Fatal Remedies is the 8th book in the Commissario Guido
Burnetti series but the first one I have seen. Fatal Remedies does a very good job of standing alone. Until I finished listening and looked
Fatal Remedies up on Goodreads I had no idea there were so many previous books
and when I went to the author’s web site I found that there are now 21 books in
the series. Now that I know I will
be looking for some of the previous books and my poor TBR pile will continue to
grow.
The characters in this series are great. Burnetti’s boss
Vice-questore Patta is incompetent at best. Sergente Vianello is a great sidekick. For me one of the best characters in
the books was Signorina Elettra, Patta’s secretary. She is the glue that holds everything together. A whiz at the computer she can find
whatever information Burnetti needs. She
outmaneuvers Patta and does what ever she wants. Paola, Burnetti's wife also play a significant part in the book.
The mystery arrives in several layers and kept my attention
throughout the book. It looked for
awhile like the bad guy was going to get away with murder but that did not
happen. I loved the way Burnetti
finally found a solution.
For me one of the best parts of the book was the way
everything Venetian was included in the book. I wanted to go visit after reading the book and saw on the
author’s web site that there are walking tours of Burnetti’s Venice.

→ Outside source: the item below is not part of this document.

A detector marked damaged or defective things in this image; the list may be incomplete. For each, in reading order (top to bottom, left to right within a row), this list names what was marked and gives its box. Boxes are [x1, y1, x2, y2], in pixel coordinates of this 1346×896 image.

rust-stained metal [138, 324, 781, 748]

Donna Leon has lived in Venice for over 25 years and in Fatal Remedies she
makes the city come alive.
Here is the Goodreads summary:
In this eighth Donna
Leon police procedural set in Venice, honest cop Brunetti finds himself, for
once, bending the rules severely. His wife, Paola, has been arrested for
vandalism and malicious damage. She has, of course, acted out of the highest of
motives--the tourist agency whose windows she smashed specialises in trips for
unaccompanied men to the Far East. But just how far is it legitimate to go when
faced with something like sex tourism? And how can Brunetti pursue justice with
his wife taking the law into her own hands?

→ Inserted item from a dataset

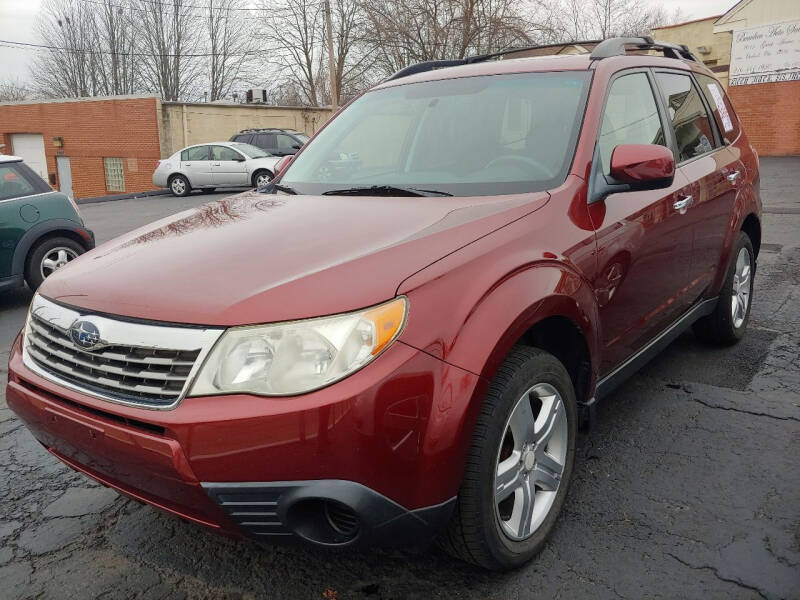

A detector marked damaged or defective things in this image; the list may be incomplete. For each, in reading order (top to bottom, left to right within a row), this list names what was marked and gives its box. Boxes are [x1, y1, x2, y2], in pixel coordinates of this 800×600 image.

This has all of Leon's regular cast of
characters--Brunetti's indolent and corrupt superior Patta, only too pleased to
use his zealous commissario as a scapegoat, and Paola's somewhat sinister
father, Count Falier, one of the men who, for good and ill, run the city of
Venice. As always, the plot switchbacks from crime to crime and issue to issue.
Leon's endlessly superior capacity for leading her readers up a variety of
garden paths has rarely been so clearly on display. Above all, it shows what
has been one of the more attractive marriages in modern detective fiction under
serious stress for the first time; these have always been detective stories
that offered more rewards than those of crime and punishment and this one is no
exception.
Sound Library produced the audio book
of Fatal Remedies by Donna Leon in 2012.
David Colacci was the narrator of Fatal Remedies.